Sept. 16, 2010
WASHINGTON - The story of senior linebacker Nick Parrish (Irving, Texas/Jesuit College Prep) becoming the Hoyas' all-time tackles leader reads much closer to Disney than Georgetown football. The two-time captain was selected by his peers to wear the Joe Eacobacci Memorial No. 35 jersey in the spring to commemorate the former Georgetown football captain, who lost his live at the World Trade Center on September 11, 2001. Like a storybook, Parrish then made his record breaking, 269.5th tackle in the fourth quarter of Georgetown's victory over Lafayette on September 11, 2010.
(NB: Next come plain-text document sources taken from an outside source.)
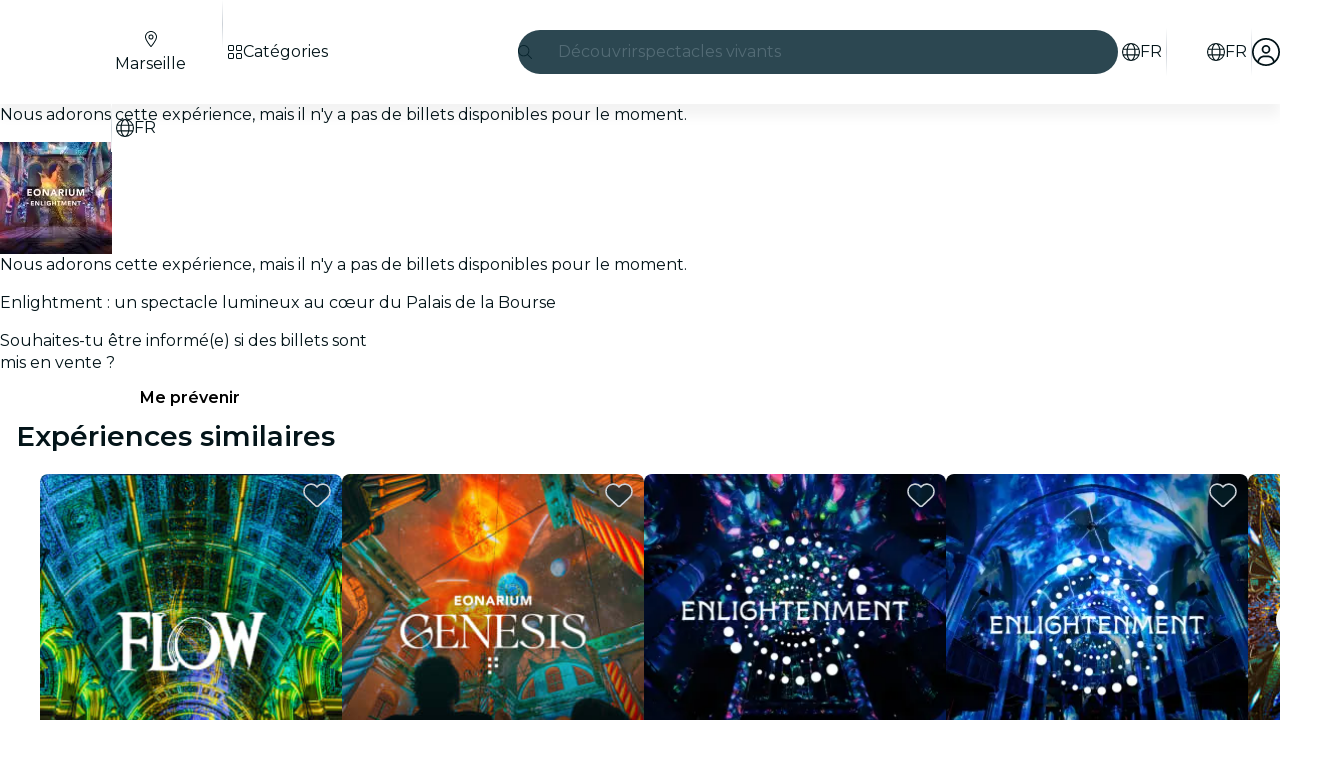

--- FILE ---
content_type: text/javascript
request_url: https://feverup.com/_astro/cookies.mAa-LEvP.js
body_size: 1065
content:
const __vite__mapDeps=(i,m=__vite__mapDeps,d=(m.f||(m.f=["_astro/CookiesAdvice.liM0Xsda.js","_astro/disclose-version.NZTpNUN0.js","_astro/legacy.kkaBD5aU.js","_astro/index.DIeogL5L.js","_astro/context.eU-Gftou.js","_astro/render.DpqHGZcI.js","_astro/events.D2xbR3X-.js","_astro/shared.Cg88eCSv.js","_astro/template.BGyh_hQ2.js","_astro/utils.lLPNNXqF.js","_astro/if.CmOIq9DU.js","_astro/attributes.DtEPVpnX.js","_astro/class.C4WjK3f1.js","_astro/style.D48UGKDW.js","_astro/lifecycle.DW8uWMEu.js","_astro/props.BROI0ER9.js","_astro/store.DDpwCkTY.js","_astro/index-client.DgpwJYZQ.js","_astro/faXmark.oWR6TIRu.js","_astro/Button.Cwe4NIcI.js","_astro/slot.5JkZaEiY.js","_astro/actions.BSGfDU9-.js","_astro/icons.D7bSYRpN.js","_astro/i18n.C_kIwgr4.js","_astro/preload-helper.BlTxHScW.js","_astro/i18n.fDRxMXVB.js","_astro/client.DcPbuDeT.js","_astro/languages.Cb2wcoBl.js","_astro/cookie.gTd6HJsM.js"])))=>i.map(i=>d[i]);
import{_ as M}from"./preload-helper.BlTxHScW.js";import"./disclose-version.NZTpNUN0.js";import"./legacy.kkaBD5aU.js";import{p as h,s as r,i as m,a as E,m as w,g as l}from"./context.eU-Gftou.js";import{c as a,a as n}from"./template.BGyh_hQ2.js";import{a as x}from"./await.CJ1sU4Jl.js";import{i as D}from"./if.CmOIq9DU.js";import{c as I}from"./svelte-component._NazbIrG.js";import{i as O}from"./lifecycle.DW8uWMEu.js";import{p as d}from"./props.BROI0ER9.js";import{o as R}from"./index-client.DgpwJYZQ.js";import{g as S,c as u}from"./get-consented-cookies.D_vdiWpC.js";import{o as T}from"./open-cookies-management-modal.C066mq3C.js";import"./tracker._tncOaN2.js";import"./cookie.gTd6HJsM.js";import"./index.DIeogL5L.js";import"./store.DDpwCkTY.js";import"./tracker.BJd-52yu.js";import"./buffer.BR-WhgkO.js";import"./tracker.nfz5AIIk.js";import"./get-encoded-cookie.ser9uo3Z.js";import"./Modals.BTIMhOEn.js";import"./each.BWtRSf8t.js";import"./snippet.CB1U88iH.js";import"./get-app-config.B8ZjH1JJ.js";import"./with-transfer-state.2DGYaT0J.js";import"./client.DcPbuDeT.js";import"./index.3whys8t3.js";function co(g,e){h(e,!1);let i=d(e,"mode",8),s=d(e,"cookiesPolicyLink",8,void 0),t=w(!1);R(()=>{const o=S();(o||i()==="none")&&u(o||{core:!0,targeting:!0}),r(t,!o)});function k(){r(t,!1),i()==="button"&&u({core:!0,targeting:!0})}O();var p=a(),_=m(p);{var v=o=>{var c=a(),C=m(c);x(C,()=>M(()=>import("./CookiesAdvice.liM0Xsda.js"),__vite__mapDeps([0,1,2,3,4,5,6,7,8,9,10,11,12,13,14,15,16,17,18,19,20,21,22,23,24,25,26,27,28])),null,(P,b)=>{var f=a(),y=m(f);I(y,()=>l(b).default,(A,L)=>{L(A,{get mode(){return i()},get cookiesPolicyLink(){return s()},$$events:{cookiesAccepted:()=>k(),cookiesSettingsClicked:()=>T(s(),()=>r(t,!1))}})}),n(P,f)}),n(o,c)};D(_,o=>{l(t)&&o(v)})}n(g,p),E()}export{co as CookiesAdviceManager};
Unlike in film or fairy tale, the tackle was not the end. Parrish tackled Lafayette's Jerome Rudolph at the Hoyas 21 yard line early in the fourth quarter with the game still in doubt. At the time, there was no fanfare for the tackle that lifted Parrish past Tom Wonica (1993-95), a former teammate of Eacobacci's. It was only after being informed of the milestone during the post-game press conference that Parrish, himself, knew what he had accomplished. Even after being informed, the captain was more excited about the team's win to improve the Hoyas to 2-0 for the first time since 1999, and the importance of the day than any individual accolade.
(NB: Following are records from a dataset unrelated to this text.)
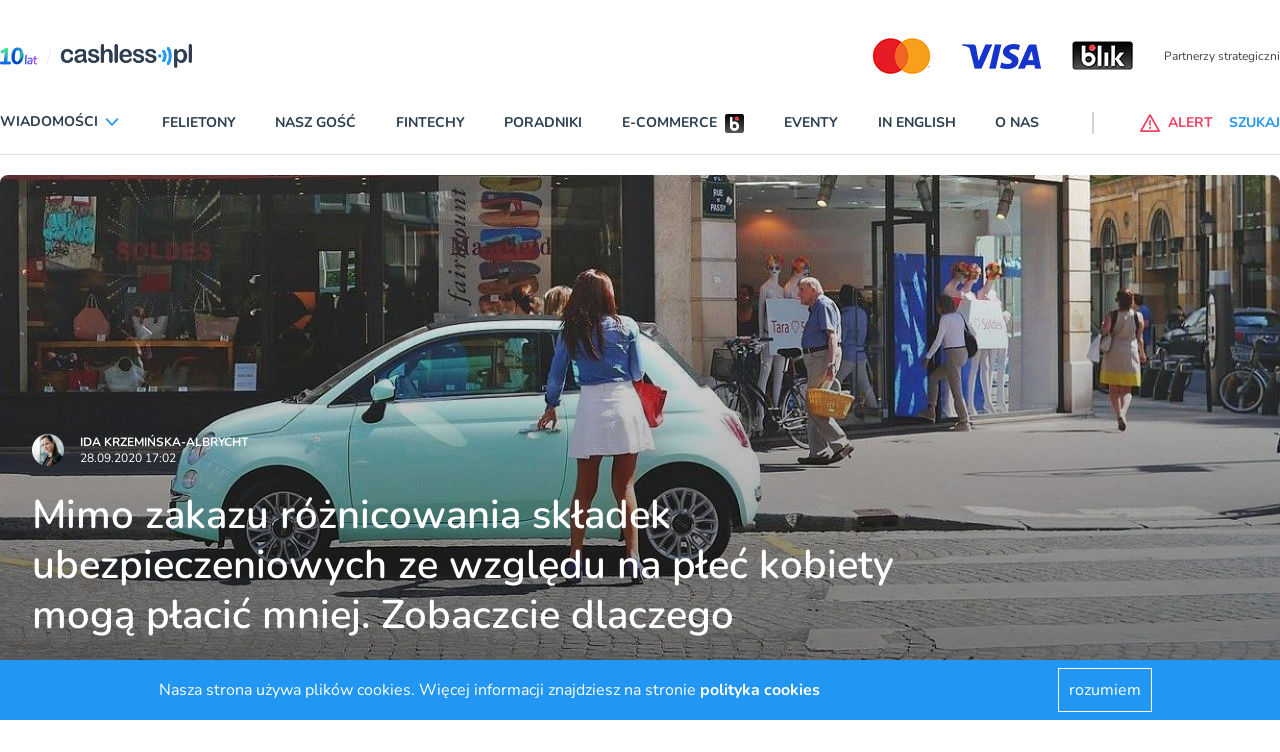

--- FILE ---
content_type: application/javascript; charset=utf-8
request_url: https://cdn.skypack.dev/-/swiper@v6.7.5-ADJFq0c1fmxOnUZR0Gx9/dist=es2019,mode=imports/unoptimized/esm/components/core/slide/slideTo.js
body_size: 1009
content:
export default function slideTo(index, speed, runCallbacks, internal, initial) {
  if (index === void 0) {
    index = 0;
  }
  if (speed === void 0) {
    speed = this.params.speed;
  }
  if (runCallbacks === void 0) {
    runCallbacks = true;
  }
  if (typeof index !== "number" && typeof index !== "string") {
    throw new Error("The 'index' argument cannot have type other than 'number' or 'string'. [" + typeof index + "] given.");
  }
  if (typeof index === "string") {
    var indexAsNumber = parseInt(index, 10);
    var isValidNumber = isFinite(indexAsNumber);
    if (!isValidNumber) {
      throw new Error("The passed-in 'index' (string) couldn't be converted to 'number'. [" + index + "] given.");
    }
    index = indexAsNumber;
  }
  var swiper = this;
  var slideIndex = index;
  if (slideIndex < 0)
    slideIndex = 0;
  var params = swiper.params, snapGrid = swiper.snapGrid, slidesGrid = swiper.slidesGrid, previousIndex = swiper.previousIndex, activeIndex = swiper.activeIndex, rtl = swiper.rtlTranslate, wrapperEl = swiper.wrapperEl, enabled = swiper.enabled;
  if (swiper.animating && params.preventInteractionOnTransition || !enabled && !internal && !initial) {
    return false;
  }
  var skip = Math.min(swiper.params.slidesPerGroupSkip, slideIndex);
  var snapIndex = skip + Math.floor((slideIndex - skip) / swiper.params.slidesPerGroup);
  if (snapIndex >= snapGrid.length)
    snapIndex = snapGrid.length - 1;
  if ((activeIndex || params.initialSlide || 0) === (previousIndex || 0) && runCallbacks) {
    swiper.emit("beforeSlideChangeStart");
  }
  var translate = -snapGrid[snapIndex];
  swiper.updateProgress(translate);
  if (params.normalizeSlideIndex) {
    for (var i = 0; i < slidesGrid.length; i += 1) {
      var normalizedTranslate = -Math.floor(translate * 100);
      var normalizedGird = Math.floor(slidesGrid[i] * 100);
      var normalizedGridNext = Math.floor(slidesGrid[i + 1] * 100);
      if (typeof slidesGrid[i + 1] !== "undefined") {
        if (normalizedTranslate >= normalizedGird && normalizedTranslate < normalizedGridNext - (normalizedGridNext - normalizedGird) / 2) {
          slideIndex = i;
        } else if (normalizedTranslate >= normalizedGird && normalizedTranslate < normalizedGridNext) {
          slideIndex = i + 1;
        }
      } else if (normalizedTranslate >= normalizedGird) {
        slideIndex = i;
      }
    }
  }
  if (swiper.initialized && slideIndex !== activeIndex) {
    if (!swiper.allowSlideNext && translate < swiper.translate && translate < swiper.minTranslate()) {
      return false;
    }
    if (!swiper.allowSlidePrev && translate > swiper.translate && translate > swiper.maxTranslate()) {
      if ((activeIndex || 0) !== slideIndex)
        return false;
    }
  }
  var direction;
  if (slideIndex > activeIndex)
    direction = "next";
  else if (slideIndex < activeIndex)
    direction = "prev";
  else
    direction = "reset";
  if (rtl && -translate === swiper.translate || !rtl && translate === swiper.translate) {
    swiper.updateActiveIndex(slideIndex);
    if (params.autoHeight) {
      swiper.updateAutoHeight();
    }
    swiper.updateSlidesClasses();
    if (params.effect !== "slide") {
      swiper.setTranslate(translate);
    }
    if (direction !== "reset") {
      swiper.transitionStart(runCallbacks, direction);
      swiper.transitionEnd(runCallbacks, direction);
    }
    return false;
  }
  if (params.cssMode) {
    var isH = swiper.isHorizontal();
    var t = -translate;
    if (rtl) {
      t = wrapperEl.scrollWidth - wrapperEl.offsetWidth - t;
    }
    if (speed === 0) {
      wrapperEl[isH ? "scrollLeft" : "scrollTop"] = t;
    } else {
      if (wrapperEl.scrollTo) {
        var _wrapperEl$scrollTo;
        wrapperEl.scrollTo((_wrapperEl$scrollTo = {}, _wrapperEl$scrollTo[isH ? "left" : "top"] = t, _wrapperEl$scrollTo.behavior = "smooth", _wrapperEl$scrollTo));
      } else {
        wrapperEl[isH ? "scrollLeft" : "scrollTop"] = t;
      }
    }
    return true;
  }
  if (speed === 0) {
    swiper.setTransition(0);
    swiper.setTranslate(translate);
    swiper.updateActiveIndex(slideIndex);
    swiper.updateSlidesClasses();
    swiper.emit("beforeTransitionStart", speed, internal);
    swiper.transitionStart(runCallbacks, direction);
    swiper.transitionEnd(runCallbacks, direction);
  } else {
    swiper.setTransition(speed);
    swiper.setTranslate(translate);
    swiper.updateActiveIndex(slideIndex);
    swiper.updateSlidesClasses();
    swiper.emit("beforeTransitionStart", speed, internal);
    swiper.transitionStart(runCallbacks, direction);
    if (!swiper.animating) {
      swiper.animating = true;
      if (!swiper.onSlideToWrapperTransitionEnd) {
        swiper.onSlideToWrapperTransitionEnd = function transitionEnd(e) {
          if (!swiper || swiper.destroyed)
            return;
          if (e.target !== this)
            return;
          swiper.$wrapperEl[0].removeEventListener("transitionend", swiper.onSlideToWrapperTransitionEnd);
          swiper.$wrapperEl[0].removeEventListener("webkitTransitionEnd", swiper.onSlideToWrapperTransitionEnd);
          swiper.onSlideToWrapperTransitionEnd = null;
          delete swiper.onSlideToWrapperTransitionEnd;
          swiper.transitionEnd(runCallbacks, direction);
        };
      }
      swiper.$wrapperEl[0].addEventListener("transitionend", swiper.onSlideToWrapperTransitionEnd);
      swiper.$wrapperEl[0].addEventListener("webkitTransitionEnd", swiper.onSlideToWrapperTransitionEnd);
    }
  }
  return true;
}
"To be wearing that jersey and all that comes with it and all that it means on that particular day and for us to have a great team victory is just very special," Parrish said. "Playing on September 11 was something that we emphasized during the last week of practice heading into the game. Coach Kelly spoke about how important it is. We had a moment of silence, we had a prayer about it in our pre-game chapel, so it's something that you never forget because of the image burned into your mind forever."
Parrish's attention to the moment and the team is something that has characterized his time on the Hilltop. In interviews, Parrish speaks of playing "Hoya football" with pride only using the phrase synonymous with excellence. It is part of what has made him fitting for the lead role.
"Now Nick will have his name in the record books for years to come and everyone will know he wore the No. 35 and that adds considerable importance to his accomplishment," Rob Sgarlata, Georgetown's Defensive Coordinator and a teammate of Joe Eacobacci's said. "You could not write a better story to honor Joey's memory. Tommy (Wonica) and Joey were roommates for three years and best friends in college, so it's amazing how the No. 35 jersey has been able to bring the Georgetown Football family together. Former players from different eras know that the player who wears No. 35 is a true representation of class and dedication that Joey brought to his life and Nick is a true representation in both spirit and action of the living memorial represented by the No. 35."
So for Parrish, to pass Wonica as the career tackles leader on September 11 was poetic justice for a player who has symbolized all the attributes that made Wonica's friend and roommate, Eacobacci and his No. 35 a cherished part of the Georgetown football program. The way Parrish handled the accomplishment, by thanking others and thinking first of his team, is part of reason the two-year captain had made an impact on the program on and off the field.
"The tackles record kind of snuck up on me," Parrish said. "It's a great record to break. It speaks to longevity and being productive over your entire career, but it also speaks to the guys that have been playing in front of me on the defensive line and my teammates around me enabling me to make plays."
Parrish was selected to several preseason All American teams, but his talent on the field is only part of what has made him a special member of the Georgetown football family.
"He's the ultimate leader, he's a very mature player, the kid's all respect him, he plays hard, he practices what he preaches," Head Coach Kevin Kelly said. "Right from day one as a freshman he was mature beyond his years and we knew he was going to be a great player for us. You're just happy for him because he deserves this recognition."
Through his career the individual accolades Parrish has earned have outweighed the team's accomplishments on the field. He led the Patriot League in tackles a year ago with 110 and was named to several pre-season All America teams. But with the Hoyas headed into Yale with a 2-0 record, the first time the team started the season 2-0 since 1999, the time to reflect on his individual accomplishments will have to wait.
"I think what's kept me from being so focused on the record is the fact that we're 2-0 right now," Parrish said. "We've already beaten a Patriot League opponent and we're positioning ourselves, if we keep this up, to do some great things this year."
For Parrish and the Hoyas becoming the Hoyas all-time tackles leader is far from the end of the story.